Abstract 2089: Targeted Inhibition of the IL-6 Receptor with Tocilizumab Effectively Reduces Disease Activity in Patients with Rheumatoid Arthritis
Authors
AD Beaulieu, A Rubbert-Roth, T Woodworth, E Alecock, R Alten, J Smolen
Purpose:
This was a phase III randomized double-blind placebo controlled study of tocilizumab (TCZ), in patients with moderate to severe active RA despite treatment with methotrexate (MTX). These results have been previously summarized at EULAR 2007.
Methods:
623 patients were evaluated. Patients received either 8 mg/kg TCZ, 4 mg/kg TCZ, or placebo IV every 4 weeks. All groups received stable MTX pre-study doses (10-25 mg weekly)
Results:
A significantly higher proportion of TCZ-treated patients showed improvements in ACR20 at 24 weeks (TCZ 8 mg/kg 59%; TCZ 4 mg/kg 48%; placebo 27%). Significantly more patients also achieved ACR50 and ACR70 response by 24 weeks with TCZ 8 mg/kg and TCZ 4 mg/kg vs. placebo (ACR50: 44% and 32% vs. 11%, respectively; ACR70: 22% and 12% vs. 2%, respectively). All results for TCZ were significant compared to placebo. An ACR90 response was achieved by 5.4% with TCZ 8 mg/kg and 4.7% with TCZ 4 mg/kg vs. none for placebo.

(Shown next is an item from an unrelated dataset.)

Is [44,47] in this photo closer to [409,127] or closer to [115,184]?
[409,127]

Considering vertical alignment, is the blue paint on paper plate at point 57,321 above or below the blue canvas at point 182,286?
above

CRP levels dropped to normal at 2 weeks’ treatment with 8 mg/kg TCZ and remained normal to study end. A similar frequency of adverse events (AEs) was reported in all groups. Of 41 serious AEs affecting approximately 6% of patients in each group, 15 were considered related to study treatment and 11 led to discontinuation of treatment. Increases in ALT greater than 3> ULN was seen in 2.9% of placebo, 4.2% of TCZ 4m/kg, and 7.8% of 8 mg/kg without associated increases in bilirubin or clinical hepatitis. Serious infections were observed with a higher frequency in patients treated with TCZ (2.9% in the TCZ 8 mg/kg group, 1.4% in the TCZ 4 mg/kg group and 1% in the placebo group).
Conclusions:
This large phase 3 study confirmed the efficacy of TCZ in patients with active RA on background MTX.
Editorial Comment:
The studies presented at ACR 2007 demonstrate that inhibition of the cytokine IL-6 using tocilizumab results in clinical improvements in RA over 24 weeks. Longer term efficacy and safety data is needed, and additional information regarding possible structure modification with this compound is also awaited. The long term safety implications of elevated lipid levels and LFT increases need to be further clarified.